In this article, we proposed a new method to identify semantic correspondences between two datasets by means of finding hierarchical M:N corresponding feature class–set pairs. Applying the overlapping analysis to the object sets within the feature classes, the similarities of the feature classes are estimated and projected onto a lower-dimensional vector space after applying the graph embedding method. Thereafter, as the feature classes of high similarity are distributed close to each other in the projection space, distance-based clustering is conducted to identify the semantically corresponding feature class pairs. The above method was applied to the cadastral parcels’ land-use record in UIS and the corresponding land-use category in KLIS for two different test sites, Seoul city and the Jeonnam Province. As a result, it was possible to find various semantic correspondences of the feature classes between UIS and KLIS. In addition, hierarchical structures of the correspondences could be obtained. Moreover, upon analyzing these structures to obtain sequential clustering orders, regional characteristics of the feature classes were also inferred.

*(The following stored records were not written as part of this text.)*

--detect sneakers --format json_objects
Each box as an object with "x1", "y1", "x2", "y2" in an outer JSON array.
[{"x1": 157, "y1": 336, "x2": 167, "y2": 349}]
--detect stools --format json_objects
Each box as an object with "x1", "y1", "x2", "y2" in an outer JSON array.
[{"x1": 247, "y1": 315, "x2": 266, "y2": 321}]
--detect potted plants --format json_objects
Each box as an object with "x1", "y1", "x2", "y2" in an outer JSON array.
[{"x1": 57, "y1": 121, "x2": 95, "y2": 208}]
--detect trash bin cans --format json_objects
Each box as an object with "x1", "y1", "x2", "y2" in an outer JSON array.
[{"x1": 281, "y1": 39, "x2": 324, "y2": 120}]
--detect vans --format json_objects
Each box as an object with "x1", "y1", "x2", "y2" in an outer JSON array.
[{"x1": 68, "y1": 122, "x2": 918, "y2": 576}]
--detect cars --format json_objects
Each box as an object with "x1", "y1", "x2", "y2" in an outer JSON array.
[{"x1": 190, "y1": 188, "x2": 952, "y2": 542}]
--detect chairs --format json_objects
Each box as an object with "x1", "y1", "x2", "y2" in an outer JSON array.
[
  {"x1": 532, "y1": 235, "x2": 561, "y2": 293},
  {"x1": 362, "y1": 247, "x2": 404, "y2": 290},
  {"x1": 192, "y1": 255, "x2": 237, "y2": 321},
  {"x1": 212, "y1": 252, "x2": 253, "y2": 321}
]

The proposed method is based only on the results of the overlay analysis between datasets. Therefore, aside from the location information, other prior information related to the construction of similarity measures was not required. This is an advantage in terms of generality as the proposed method can be applied to various geospatial datasets. Moreover, an advanced method could be developed by combining various similarity measures, such as lexical similarity, structural similarity, category similarity, shape similarity, and so on [18,28,29] into the co-occurrence matrix, in which rows and columns represent entities under analysis, such as feature classes in this study. To combine these various similarity measures between these entities, it is necessary to determinate their weight. We will consider these aspects to improve the proposed method in future studies.